QUELLDOKUMENT
Daraus ergibt sich ein zweifaches Verhältnis der Seele zu dem gewußten wirklichen Ding insbesondere, das hervorgehoben werden muß, einmal das Verhältnis zu ihm als gewußtem Dinglichen. Da das wirkliche Ding als das Wirkliche dasselbe Dingliche bleibt, auch wenn es "gewußt" ist, so heben  diese zwei Verhältnisse  sich nicht auf, sondern  können  in Wirklichkeit  zusammenbestehen.  Wahr ist es, daß die Seele und das wirkliche Ding zwei besondere völlig verschiedene Konkrete des Gegebenen überhaupt sind, falsch aber ist es, sie als schlechtweg voneinander geschiedenes Gegebenes anzusehen; wären sie das, so würde jedes wirkliche Ding nur eine, nämlich die (dingliche) Zugehörigkeit zu einem Ding, als dessen Dingteil es gegeben wäre, aufweisen, nicht aber auch die seelische Zugehörigkeit, das Gewußtsein, aufweisen können.

Wer in Anbetracht des wirklichen Dinges dessen Bewußtseinszugehörigkeit in ihrer völligen Verschiedenheit von dessen Dingzugehörigkeit, wer also die Seele als konkretes Bewußtsein und daher als Nicht-Ding zu begreifen weiß und nicht in eine materialistische Auffassung von der Seele zurückfällt, für den wird das soeben Behauptete nichts Unbegreifliches sein, denn er hat die ererbte Meinung vom dinglich  gedachten Gegensatz des Dinges und der Seele, die  Scheidung  der wirklichen Dingwelt und der Seele, des Dinglichen und des Seelischen im Gegebebenen überhaupt, endgültig überwunden.

DATENAUSZUG
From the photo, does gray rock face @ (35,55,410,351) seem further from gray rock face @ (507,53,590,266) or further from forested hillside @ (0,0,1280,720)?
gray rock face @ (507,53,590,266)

ARBEITSAUFTRAG A
Ändere im Text über Seele und Ding den Abschnitt von „Wer in Anbetracht“ bis „überhaupt, endgültig überwunden.“ ab, indem du „Seele“ durch „Psyche“ ersetzt, und gib den Abschnitt so wieder.
ARBEITSAUFTRAG B
Schreib den Text über das Verhältnis von Seele und wirklichem Ding im Anschluss an seinen letzten Satz weiter.

ERWARTETE AUSGABE A
Wer in Anbetracht des wirklichen Dinges dessen Bewußtseinszugehörigkeit in ihrer völligen Verschiedenheit von dessen Dingzugehörigkeit, wer also die Psyche als konkretes Bewußtsein und daher als Nicht-Ding zu begreifen weiß und nicht in eine materialistische Auffassung von der Psyche zurückfällt, für den wird das soeben Behauptete nichts Unbegreifliches sein, denn er hat die ererbte Meinung vom dinglich  gedachten Gegensatz des Dinges und der Psyche, die  Scheidung  der wirklichen Dingwelt und der Psyche, des Dinglichen und des Seelischen im Gegebebenen überhaupt, endgültig überwunden.

ERWARTETE AUSGABE B
Alles Dingliche  kann  auch zugleich Seelisches sein! Dingliches  muß  aber auch zugleich Seelisches sein, wenn die Seele als Gegebenes möglich sein soll. Wir können uns kein Bewußtsein denken, das nicht ein wahrnehmendes und vorstellendes wäre und wir können uns kein Wahrnehmen und Vorstellen denken, dessen Besonderheit nicht  Dingliches  wäre; es gibt kein  Bewußtsein, das nicht Dingliches wahrnähme und vorstellte.  Man prüfe diese Behauptung am unmittelbaren Seelengegebenen, das ja für jeden allein die Entscheidung geben kann; es wird sich  kein  Bewußtseinsaugenblick finden, in welchem nicht etwas  Dingliches  zu diesem Bewußtsein gehörte als das Wahrgenommene oder Vorgestellte. So bestätigt uns die Tatsache des Bewußtseins die Wahrheit, daß Dingliches zugleich auch Seelisches nur sein kann, sondern auch sein muß.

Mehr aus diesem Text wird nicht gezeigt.